Exercise task A
Summarize the film article below in two sentences.

Selected passage
The Fleet's In is a 1942 movie musical produced by Paramount Pictures, directed by Victor Schertzinger, and starring Dorothy Lamour and William Holden.  Although sharing the title of the 1928 Paramount film starring Clara Bow and Jack Oakie, it was not a remake.  It was actually the second film version of the 1933 Kenyon Nicholson–Charles Robinson stage play Sailor, Beware!, enlivened with songs by Schertzinger and lyricist Johnny Mercer. The score, under the musical direction of Victor Young, includes the popular hits "Tangerine", and "I Remember You".

Jimmy Dorsey and his band are prominently featured in the movie. Supporting cast members include Eddie Bracken, singers Betty Jane Rhodes and Cass Daley, and Betty Hutton in her film debut.

This was the final film of Schertzinger's long directorial career. He died in October 1941, before this production's release.

Plot
When unassuming sailor Casey Kirby goes backstage for a famous actress' autograph, he winds up kissing her for a publicity photo. The photo circulates, and Kirby earns a reputation as a ladies man among his fellow sailors. They bet on the chances of him kissing the stand-offish star "The Countess" of the Swingland club during a four-day leave in San Francisco. When they arrive in San Francisco, Kirby attempts to win the bet and finds that he has earnestly fallen in love with the Countess and wants to marry her. Their romance is complicated by the Countess finding out about the bet and assuming that his advances are only to win the bet, although she finds that she has fallen in love with him.

Extracted data entries

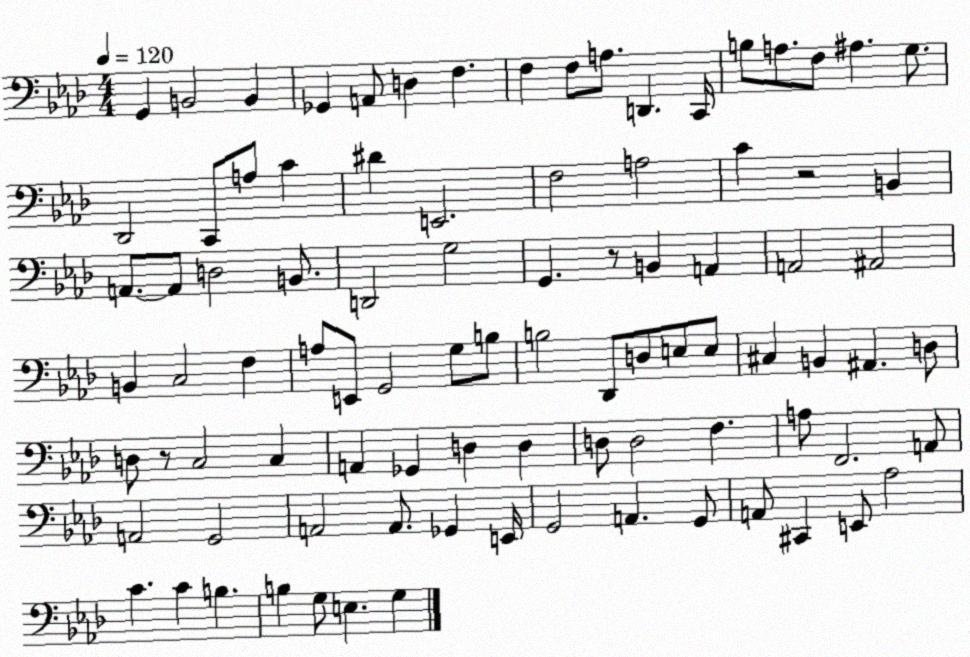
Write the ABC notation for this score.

X:1
T:Untitled
M:4/4
L:1/4
K:Ab
G,, B,,2 B,, _G,, A,,/2 D, F, F, F,/2 A,/2 D,, C,,/4 B,/2 A,/2 F,/2 ^A, G,/2 _D,,2 C,,/2 A,/2 C ^D E,,2 F,2 A,2 C z2 B,, A,,/2 A,,/2 D,2 B,,/2 D,,2 G,2 G,, z/2 B,, A,, A,,2 ^A,,2 B,, C,2 F, A,/2 E,,/2 G,,2 G,/2 B,/2 B,2 _D,,/2 D,/2 E,/2 E,/2 ^C, B,, ^A,, D,/2 D,/2 z/2 C,2 C, A,, _G,, D, D, D,/2 D,2 F, A,/2 F,,2 A,,/2 A,,2 G,,2 A,,2 A,,/2 _G,, E,,/4 G,,2 A,, G,,/2 A,,/2 ^C,, E,,/2 _A,2 C C B, B, G,/2 E, G,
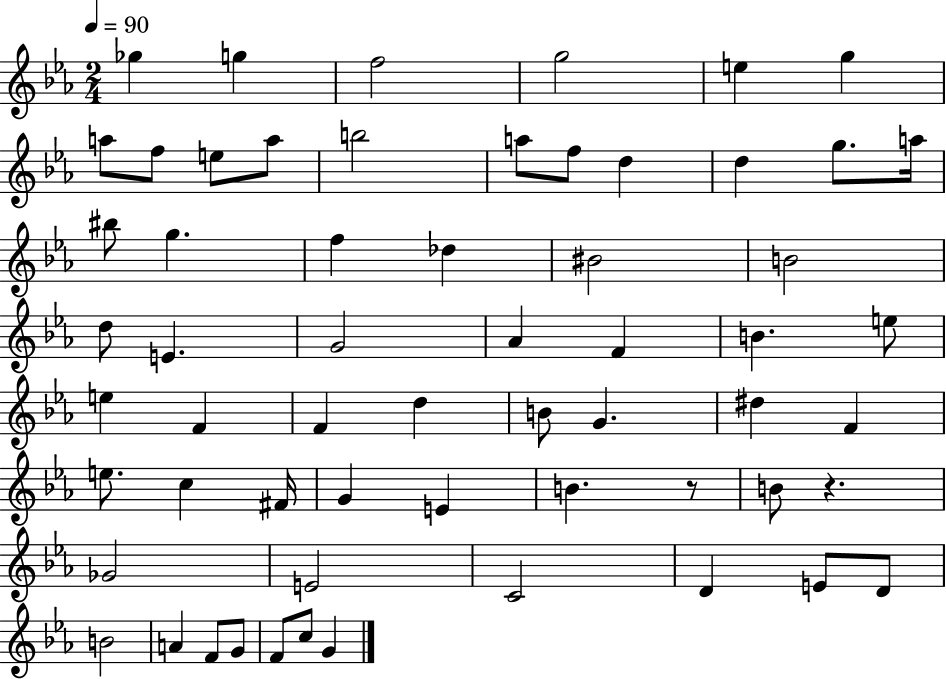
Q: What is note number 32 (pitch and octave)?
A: F4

Exercise task B
Reproduce the music score dataset entries word for word, without the pictures.

Output A
The Fleet's In is a 1942 Paramount musical directed by Victor Schertzinger and starring Dorothy Lamour and William Holden, the second film version of the stage play Sailor, Beware! Its plot follows sailor Casey Kirby, whose shipmates bet on his chances of kissing the stand-offish star known as the Countess during a San Francisco leave, only for him to fall in love with her.

Output B
Write the ABC notation for this score.

X:1
T:Untitled
M:4/4
L:1/4
K:Ab
G,, B,,2 B,, _G,, A,,/2 D, F, F, F,/2 A,/2 D,, C,,/4 B,/2 A,/2 F,/2 ^A, G,/2 _D,,2 C,,/2 A,/2 C ^D E,,2 F,2 A,2 C z2 B,, A,,/2 A,,/2 D,2 B,,/2 D,,2 G,2 G,, z/2 B,, A,, A,,2 ^A,,2 B,, C,2 F, A,/2 E,,/2 G,,2 G,/2 B,/2 B,2 _D,,/2 D,/2 E,/2 E,/2 ^C, B,, ^A,, D,/2 D,/2 z/2 C,2 C, A,, _G,, D, D, D,/2 D,2 F, A,/2 F,,2 A,,/2 A,,2 G,,2 A,,2 A,,/2 _G,, E,,/4 G,,2 A,, G,,/2 A,,/2 ^C,, E,,/2 _A,2 C C B, B, G,/2 E, G,
Q: What is note number 32 (pitch and octave)?
A: F4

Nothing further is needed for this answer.